As a counterpoint, the debate on the demands of the progress of the social movement destined to become the political force of change in the social relations of power and, by this way, in the power systems, remains central. Undoubtedly, it means inventing “another way of being in politics”. But as worded, the proposal is too vague not be an empty one.
Nowadays, social forums are confronted to a crucial choice. They can become the sites of a patient building of fronts that are able to further, convergence in the diversity of all progressive forces throughout the world. In this regards, I am suggesting here the definition of common platforms, articulated around the double rejection of both neo-liberalism and militarized globalization under US control. This open and wide alliance of movements under such a prospect would make it possible to put emphasis on the building of positive alternatives. To me, it is obvious that this alliance is excluding reactionary social movements, which calls for putting an end to ambiguous attitudes of important segment of the Left towards those movements. Failing that, social forums will become jumbles from which nothing can be expected. Of course, the dominant system is encouraging this option which enables it to let it known that it is “playing the game of democracy”, actually a powerless democracy which is unable to produce consistent and efficient alternative political strategies, and in this way it strengthens its power.
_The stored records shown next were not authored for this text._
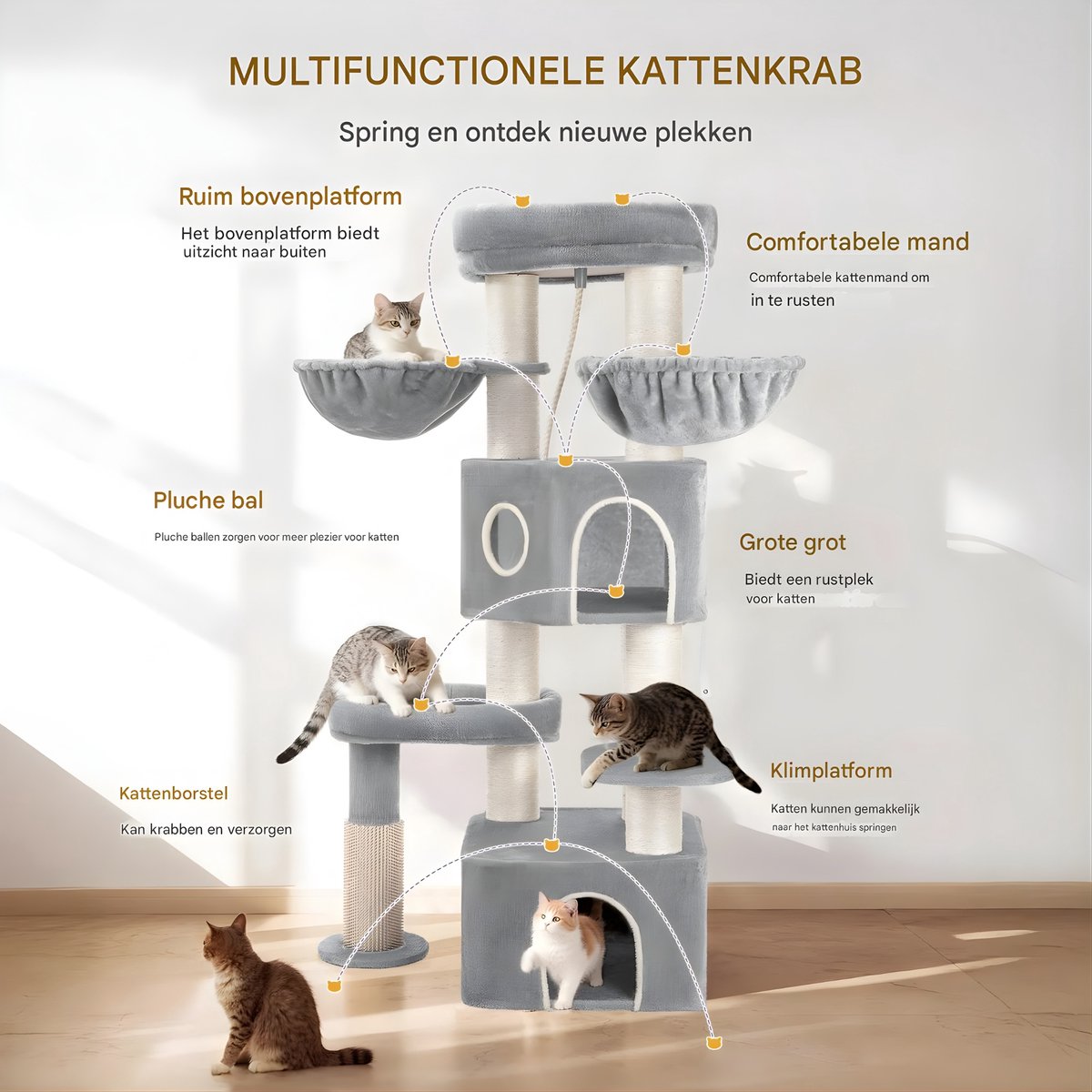 MULTIFUNCTIONELE KATTENKRAB

Spring en ontdek nieuwe plekken

Ruim bovenplatform

Het bovenplatform biedt uitzicht naar buiten

Comfortabele mand

Comfortabele kattenmand om in te rusten

Pluche bal

Pluche ballen zorgen voor meer plezier voor katten

Grote grot

Biedt een rustplek voor katten

Kattenborstel

Kan krabben en verzorgen

Klimplatform

Katten kunnen gemakkelijk naar het kattenhuis springen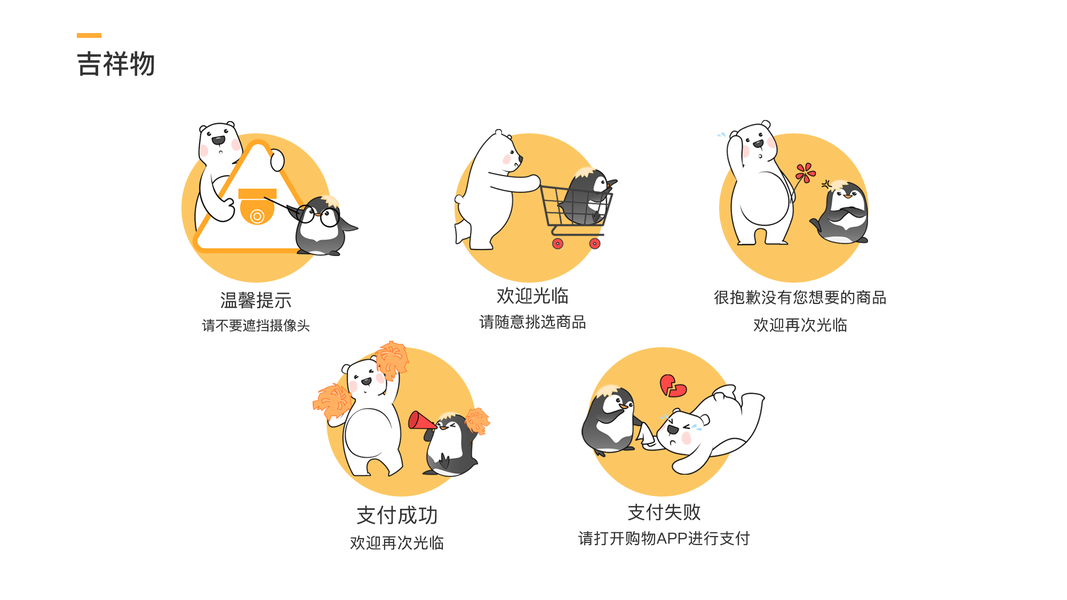 吉祥物

温馨提示
请不要遮挡摄像头

欢迎光临
请随意挑选商品

很抱歉没有您想要的商品
欢迎再次光临

支付成功
欢迎再次光临

支付失败
请打开购物APP进行支付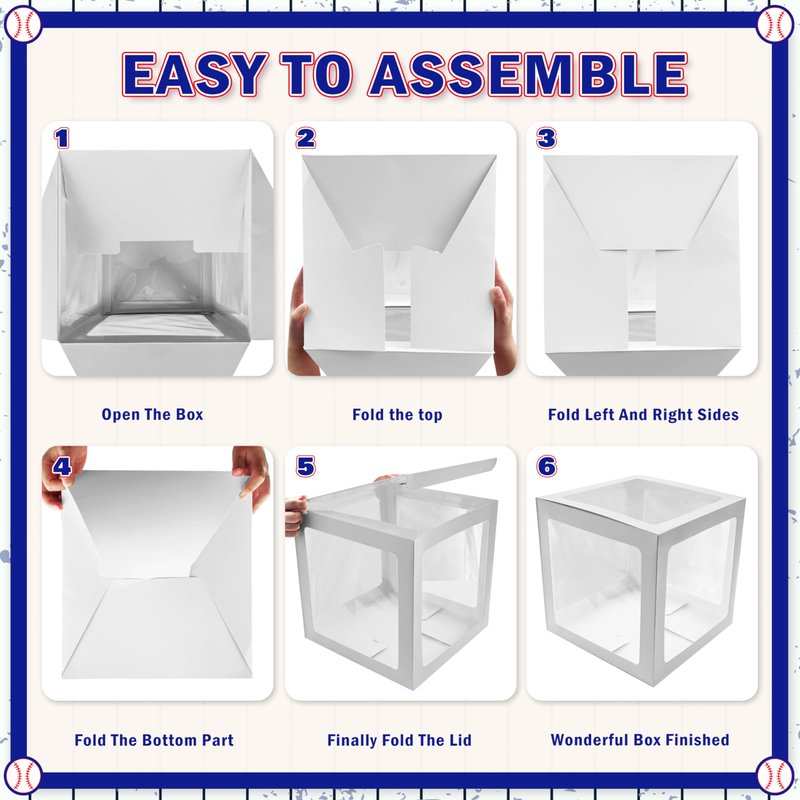 EASY TO ASSEMBLE

1

Open The Box

2

Fold the top

3

Fold Left And Right Sides

4

Fold The Bottom Part

5

Finally Fold The Lid

6

Wonderful Box Finished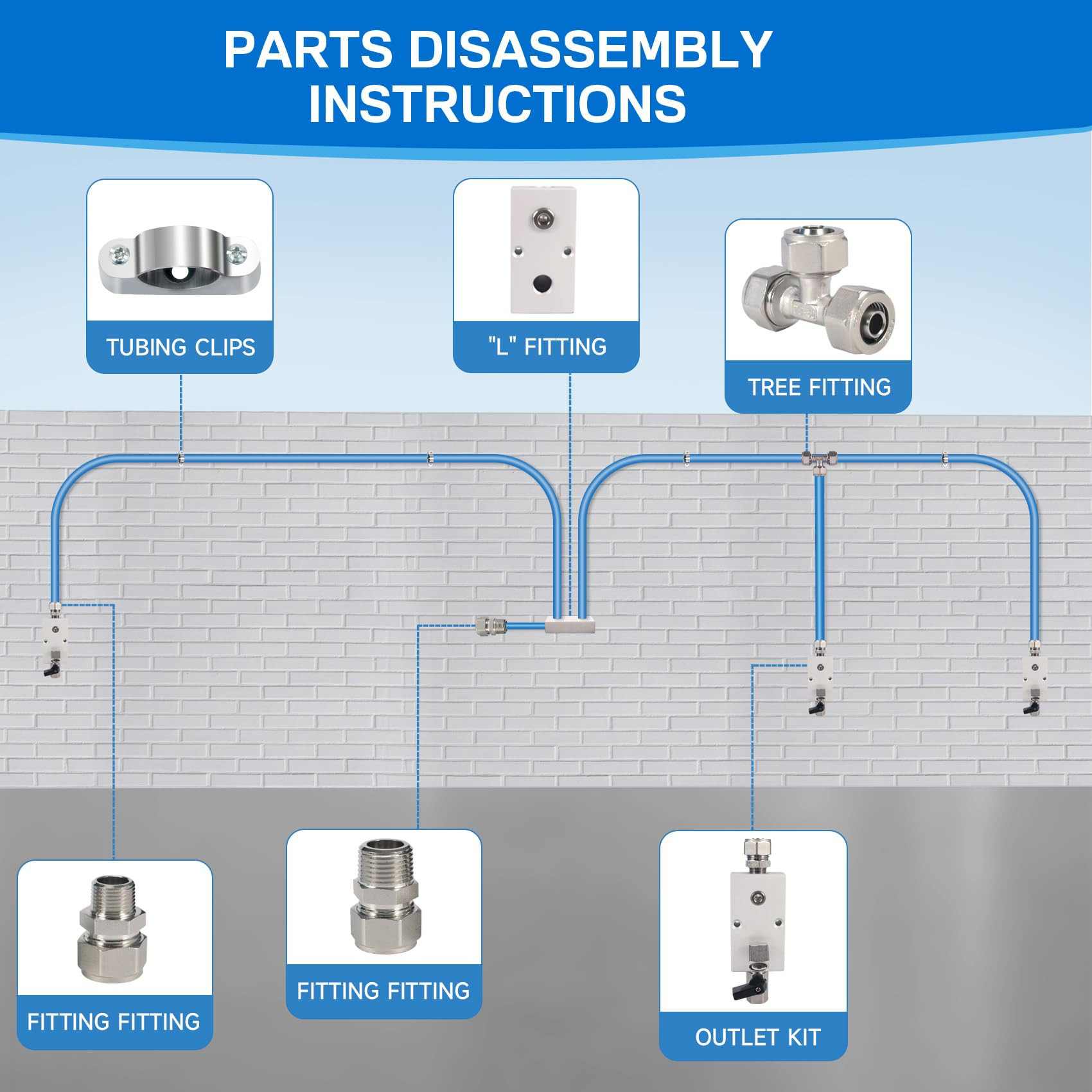 PARTS DISASSEMBLY INSTRUCTIONS

TUBING CLIPS

"L" FITTING

TREE FITTING

FITTING FITTING

FITTING FITTING

OUTLET KIT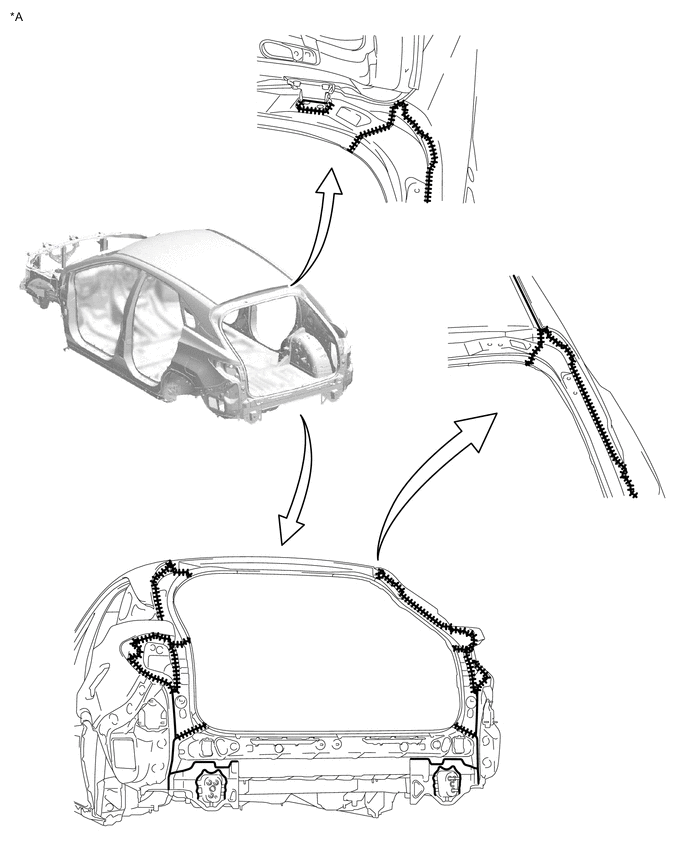 *A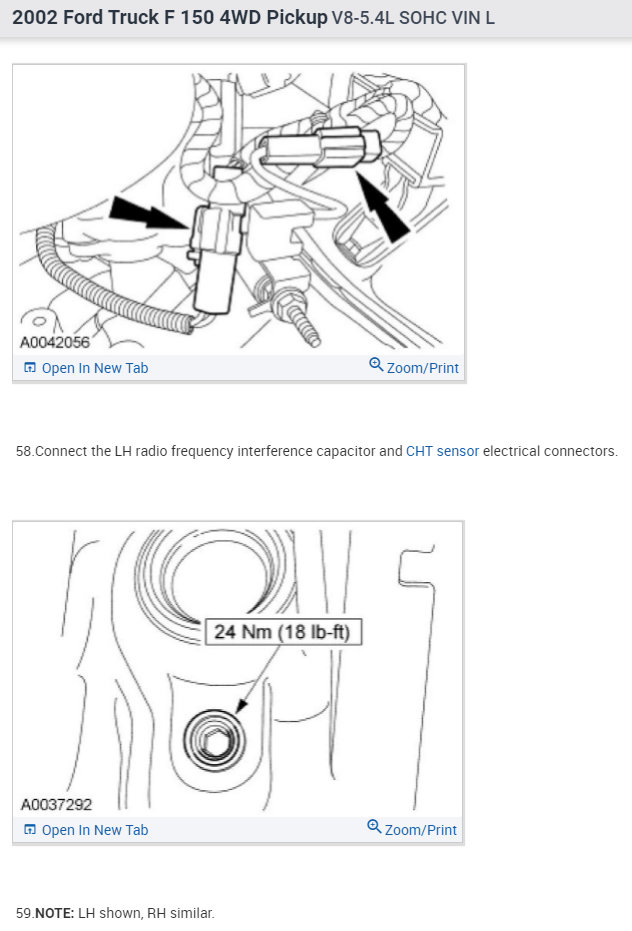 2002 Ford Truck F 150 4WD Pickup V8-5.4L SOHC VIN L

A0042056

Open In New Tab

Zoom/Print

58.Connect the LH radio frequency interference capacitor and CHT sensor electrical connectors.

24 Nm (18 lb-ft)

A0037292

Open In New Tab

Zoom/Print

59.NOTE: LH shown, RH similar.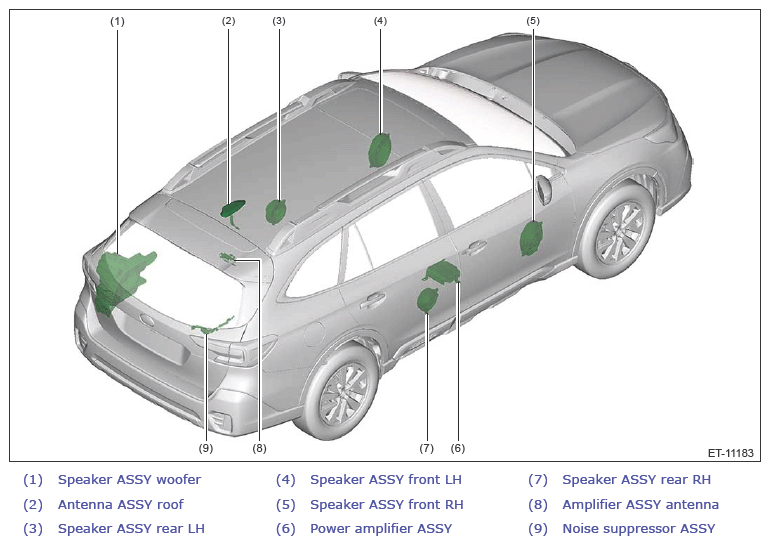 (1)
(2)
(3)
(4)
(5)
(9)
(8)
(7)
(6)
ET-11183

(1) Speaker ASSY woofer
(2) Antenna ASSY roof
(3) Speaker ASSY rear LH

(4) Speaker ASSY front LH
(5) Speaker ASSY front RH
(6) Power amplifier ASSY

(7) Speaker ASSY rear RH
(8) Amplifier ASSY antenna
(9) Noise suppressor ASSY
3. I am suggesting the setting up of a probably “informal” and “open” but restricted working-group, in order to avoid the mistake which doomed the “international board of the World Social Forum” to powerlessness.
There is no doubt that a “coordination” committee and not at all a “steering” committee of the movement should be thought of (at national as well as regional and world levels). But, about this kind of committees, even just coordinating one, they should not be swamped by an over-representation of sometimes insignificant NGOs with little actual impact (but having important financial resources and therefore able to devote time to preparing “shows”, rather than waging long and continuous battles!!!). One should also start thinking of setting up small initiative committees for each one of the projected major campaigns.
Looking forward to hearing from you.